Error deploying torchserve: model load failed

DeepManuPy · March 15, 2021, 3:34pm

Here is the dropbox link to the zip containing log file, model.py, handler.py etc.
https://www.dropbox.com/s/gi8wmyxmpy1zx84/Files.zip?dl=0

Model trained:

Commands used:

torch-model-archiver --model-name foodnet_resnet18 \
                     --version 1.0 \
                     --model-file model/model.py \
                     --serialized-file model/foodnet_resnet18.pth \
                     --handler model/handler.py \
                     --extra-files model/index_to_name.json

torchserve --start \
           --ncs \
           --ts-config deployment/config.properties \
           --model-store deployment/model-store \
           --models foodnet=foodnet_resnet18.mar

ptrblck · March 16, 2021, 4:14am

What kind of error are you seeing? Could you post the complete stack trace, please?

DeepManuPy · March 16, 2021, 4:21am

Could you please check out the log file from the dropbox link? The webpage isn’t allowing me to post a complete stack trace.

DeepManuPy · March 16, 2021, 4:58am

@ptrblck ,

I’ve traced the error to model.load_state_dict( ). To give you context,

import torch.nn as nn
from torchvision.models.resnet import ResNet,BasicBlock

class ImageClassifier(ResNet):
	def __init__(self):
		super(ImageClassifier,self).__init__(BasicBlock,[2,2,2,2],num_classes=2)
		self.fc = nn.Linear(512,2)

import torch
model = ImageClassifier()
model.load_state_dict(torch.load("trainedRes18.pth"))

I’ve trained and saved the “trainedRes18.pth” using:
The code snippet I’ve posted.

torch.save(model_ft.state_dict(),"trainedRes18.pth")

ptrblck · March 16, 2021, 5:04am

I’m not familiar enough with the torchserve backend, and don’t know why the loading is failing as it doesn’t seem to provide enough information in the error message (i.e. is the file missing?).

DeepManuPy · March 16, 2021, 5:06am

I’ve tried to run the load separately to see why its failing. This is what it shows.
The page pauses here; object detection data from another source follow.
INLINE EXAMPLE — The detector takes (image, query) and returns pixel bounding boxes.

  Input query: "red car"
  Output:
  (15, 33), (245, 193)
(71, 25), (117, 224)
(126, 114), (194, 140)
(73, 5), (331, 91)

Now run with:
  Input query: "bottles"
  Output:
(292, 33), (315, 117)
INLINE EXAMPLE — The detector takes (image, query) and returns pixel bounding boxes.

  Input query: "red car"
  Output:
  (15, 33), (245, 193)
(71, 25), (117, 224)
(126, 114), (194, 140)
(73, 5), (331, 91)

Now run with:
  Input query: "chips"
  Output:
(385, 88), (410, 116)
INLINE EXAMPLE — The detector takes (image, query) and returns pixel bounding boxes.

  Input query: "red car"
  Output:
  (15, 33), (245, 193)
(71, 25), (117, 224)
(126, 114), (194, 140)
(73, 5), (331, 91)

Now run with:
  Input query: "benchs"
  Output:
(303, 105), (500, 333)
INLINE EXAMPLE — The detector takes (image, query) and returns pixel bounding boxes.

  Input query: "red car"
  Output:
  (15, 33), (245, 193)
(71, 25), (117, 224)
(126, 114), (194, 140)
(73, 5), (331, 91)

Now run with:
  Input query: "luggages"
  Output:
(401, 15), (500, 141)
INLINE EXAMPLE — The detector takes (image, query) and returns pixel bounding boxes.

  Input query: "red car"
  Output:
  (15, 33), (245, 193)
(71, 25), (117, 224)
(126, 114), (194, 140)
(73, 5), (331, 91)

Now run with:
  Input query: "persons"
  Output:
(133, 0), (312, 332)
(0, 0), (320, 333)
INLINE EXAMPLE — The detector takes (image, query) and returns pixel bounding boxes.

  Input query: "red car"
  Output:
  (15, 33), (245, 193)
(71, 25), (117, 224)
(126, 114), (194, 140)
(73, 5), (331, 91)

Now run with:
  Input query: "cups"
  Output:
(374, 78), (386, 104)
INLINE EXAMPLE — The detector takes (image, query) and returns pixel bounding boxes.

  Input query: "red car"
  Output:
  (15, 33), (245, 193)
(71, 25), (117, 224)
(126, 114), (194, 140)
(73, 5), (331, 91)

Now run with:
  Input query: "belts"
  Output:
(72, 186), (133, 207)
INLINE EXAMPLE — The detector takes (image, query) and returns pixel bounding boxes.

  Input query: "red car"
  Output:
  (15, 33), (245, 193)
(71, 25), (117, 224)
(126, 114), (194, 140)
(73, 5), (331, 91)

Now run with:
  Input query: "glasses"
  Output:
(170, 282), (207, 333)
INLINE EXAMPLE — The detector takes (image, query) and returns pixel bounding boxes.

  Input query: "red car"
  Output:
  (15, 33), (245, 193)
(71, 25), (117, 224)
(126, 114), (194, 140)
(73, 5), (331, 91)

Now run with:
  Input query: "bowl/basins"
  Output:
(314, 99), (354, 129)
ptrblck · March 16, 2021, 5:08am

That’s more helpful and points towards a PyTorch version, which is too old to load the file.
I guess you might have stored the state_dict (or any other file) using a new PyTorch release and are trying to load it in torchserve using an older PyTorch version.
Could this be the case and if so, could you update torchserve to the latest release?

DeepManuPy · March 16, 2021, 5:13am

The torch version on which I am running the torchserve is:
cpu only.

And I’ve trained the model using torch 1.8.0+cu101

ptrblck · March 16, 2021, 6:14am

That would explain the error. Could you update the PyTorch version in your torchserve environment to 1.8.0 as well?

DeepManuPy · March 16, 2021, 6:45am

After updating PyTorch, model load is working but only if map_location is used. How do I make torchserve know that it needs to load model on cpu and not on gpu?

ptrblck · March 16, 2021, 6:54am

The loading behavior is not defined by torchserve but by PyTorch depending how you’ve stored the state_dict. You could either push the model to the CPU before storing the state_dict or use the map_location argument as explained here.